Research Project: Next-Generation Approaches for Monitoring and Management of Stored Product Insects

Location: Stored Product Insect and Engineering Research

Title: uafR: An open-source R package that automates mass spectrometry data processing

Author
item STRATTON, CHASE - The Land Institute
item HANSEN, PHILLIPP - The Land Institute
item THOMPSON, YVONNE - The Land Institute
item SIO, KONILO - Agrocampus Ouest
item Morrison, William - Rob
item MURRELL, EBONY - The Land Institute

Submitted to: PLOS ONE
Publication Type: Peer Reviewed Journal
Publication Acceptance Date: 6/12/2024
Publication Date: 7/5/2024
Citation: Stratton, C.A., Hansen, P., Thompson, Y., Sio, K., Morrison III, W.R., Murrell, E.G. 2024. uafR: An open-source R package that automates mass spectrometry data processing. PLOS ONE. 19(7): e0306202. https://doi.org/10.1371/journal.pone.0306202.
DOI: https://doi.org/10.1371/journal.pone.0306202

Interpretive Summary: We live in a world of odors and chemicals, and this is especially important for our crops, their pests, and understanding their interactions. Increasingly, researchers are able to generate extremely large datasets consisting of metabolomes (all the metabolic compounds in an organism) and volatilomes (all the odors produced by an organism). While machinery has become increasingly sophisticated to collect this data, our ability to process and interpret this data has severely lagged, hindering innovation and breakthroughs. In this interdisciplinary collaboration between plant scientists, entomologists, and data scientists, we have developed an R statistics package, called uafR, that automates the grueling manual annotation process for gas/liquid-chromatography coupled mass spectrometry (GC/LC-MS) data and allows anyone interested in chemical comparisons to quickly perform advanced analyses. Our streamlined methods for data processing and advanced analytical pipelines grant anyone with minimal computing experience access to an exhaustive source of chemical information. Interpretations can now be done at a fraction of the time, cost, and effort it would typically take using a standard chemical ecology data analysis pipeline. In a a dataset of purified standards, we showed our algorithms correctly identified the known compounds with high correlation to manual annotations of the data. In a large, previously published dataset, we found the number and types of compounds identified were comparable (or identical) to those identified with the traditional manual peak annotation process. Both the speed and accuracy of GC/LC-MS data processing are drastically improved with uafR. Use of uafR will allow larger datasets to be collected and quickly identified, as well as enable backlogs of collected data to be processed.

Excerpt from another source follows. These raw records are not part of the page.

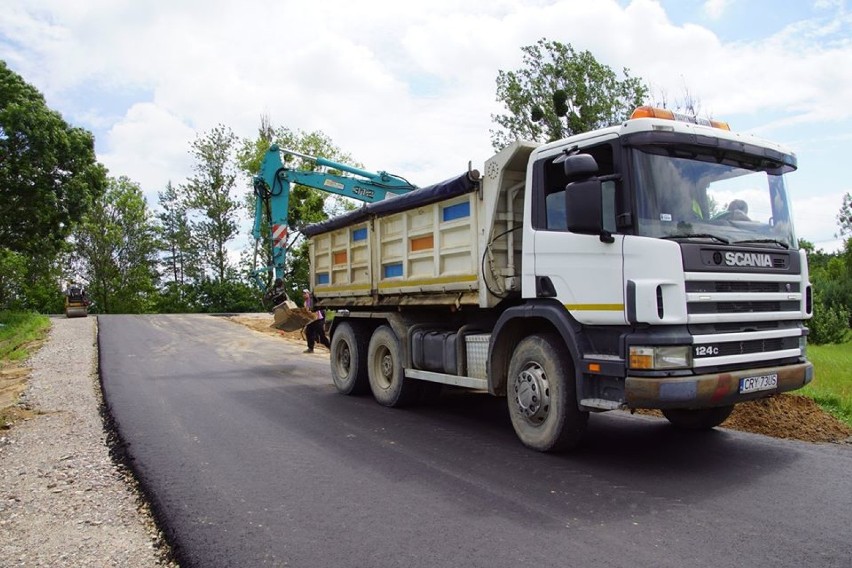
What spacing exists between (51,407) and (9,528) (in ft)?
16.4

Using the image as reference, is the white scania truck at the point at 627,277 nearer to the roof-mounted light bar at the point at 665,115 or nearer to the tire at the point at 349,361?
the roof-mounted light bar at the point at 665,115

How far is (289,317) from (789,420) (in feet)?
35.4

Technical Abstract: Chemical information has become increasingly ubiquitous and has outstripped the pace of analysis and interpretation. We have developed an R package, uafR, that automates a grueling manual annotation process for gas/liquid-chromatography coupled mass spectrometry (GC/LC-MS) data and allows anyone interested in chemical comparisons to quickly perform advanced structural similarity matches. Our streamlined methods for data processing and advanced analytical pipelines grant anyone with minimal computing experience access to an exhaustive source of chemical information. Interpretations can now be done at a fraction of the time, cost, and effort it would typically take using a standard chemical ecology data analysis pipeline. The package was tested in two experimental contexts: (1) A dataset of purified internal standards, which showed our algorithms correctly identified the known compounds with R2 values ranging from 0.827–0.999 along concentrations ranging from 1 × 10-5 to 1 × 103 ng/µl, (2) A large, previously published dataset, where the number and types of compounds identified were comparable (or identical) to those identified with the traditional manual peak annotation process, and NMDS analysis of the compounds produced the same pattern of significance as in the original study. Both the speed and accuracy of GC/LC-MS data processing are drastically improved with uafR. Use of uafR will allow larger datasets to be collected and quickly identified, as well as enable backlogs of collected data to be processed. This is critical as we enter the era metabolomics and volatilomes. This package was developed to advance collective understanding of chemical data and is applicable to any research that benefits from GC/LC-MS analysis.